If you’re an English speaker who’s spent any amount of time navigating the German language, you’re probably aware that there’s a certain amount of winging it you can get away with if you’re, say, in Hamburg for a work trip and need to order something quickly off the menu (“Yes, er, one kaffee for me, and she’ll have der Salat.”). But despite sharing much in common, English and German can sometimes be deceptively analogous, and you might not always want to guess at meanings. Enter this (by no means exhaustive) list of German false cognates.
False cognates, or false friends, are words in two different languages that look and sound similar, but mean something entirely different. If you’re already a student of the German language or you’re looking to learn German, you’re going to need to tread carefully.
Because German and English both belong to the West Germanic language family, they have a lot of linguistic history and exchange in common, and they both borrowed lots of words from Latin and other languages. But just because certain words have a common origin doesn’t mean they’re interchangeable.
Think of them as siblings separated at a young age: after growing up in vastly different households, they’re irrevocably molded and shaped by two totally different cultural environments. One sibling might hold onto certain traits or habits they had before the separation, and the other might evolve in a drastically different direction.

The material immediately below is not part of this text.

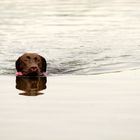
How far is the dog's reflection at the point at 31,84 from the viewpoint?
11.3 metres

Such is the process of linguistic drift, and it’s brought us the following gems. Here are some of the most interesting German false cognates.
German False Cognates You Should Keep In Mind
Nope, this has nothing to do with how well you wield a drill, or how convenient your bottle opener is. It has nothing to do with that other thing either (please get your mind out of the gutter). In Germany, Handy is a common term for “mobile phone.” Some people say this came from Motorola’s Handie-Talkie, introduced during World War II, but the etymology of the word “Handy” is not clear. Linguists deem this theory unlikely, and some people say it’s originally German.
Relax, your German friends are not talking about taking gramps for a spin. In Germany, Oldtimer is what you call a vintage car, not a senior citizen.
You look smoking in that…Smoking? As a German word, Smoking means “tuxedo.” Keep in mind that you’re probably being asked about the dress code, not your woefully unhealthy lifestyle.
Here is perhaps the most cunning word tricks of them all. In German, Gift is not something most people want to be on the receiving end of. Gift means “poison,” which is kind of deep when you think about it. Many experiences in life are, in their own way, both a poison and a gift. But if you’re attending a birthday party and you don’t want to creep everyone out, the proper word is das Geschenk.
Tread carefully with this one. This is not only not a preposition in German, but it’s also one of those German false cognates that’s not totally safe for polite company. Put simply, it means “anus.”
That person standing next to you on the U-Bahn did not just curse at the humidity laying heavy in the air, even if it seems fairly logical that they would. When Germans exclaim “Mist,” they’re basically saying “Crap!” A fine thing to keep in mind in case your boss asks how hard it’s raining outside.
Do you even lift, bro? It’s true that brains need workouts too, but somehow there’s just something really German about referring to a grammar school as a Gymnasium. Or is it just American to athleticize education? Who knows. Either way, if it’s a leg day for you, you’ll want to say that you’re going to das Fitnessstudio, or that you’re going to the “Sport.”
To be sure, “dick” is potentially offensive in either language. But in German, dick means “fat” or “thick.” I’ll just leave it at that.
There’s something vaguely charming about using “boss” and “chef” interchangeably. But in German, Chef is the word for the person overseeing the metaphorical kitchen, not the actual one. Chef refers to any sort of boss or supervisor.
If you want to tell someone how nice they are, the word you’re looking for is nett. But Kind is actually the German word for “child,” which, if you’ve ever been on a playground before, you’ll probably realize is not always synonymous with kindness.
Please calm down — Gap isn’t having a 50 percent markdown sale on murder supplies. Bodybag is just a German way of saying “messenger bag” or “rucksack.”
It’s hard to imagine how many Germans have been confronted with confusing situational laughter when discussing their summer vacation with English-speaking friends. But the German word Fahrt means “journey.” If you want to talk flatulence, Furz is your word.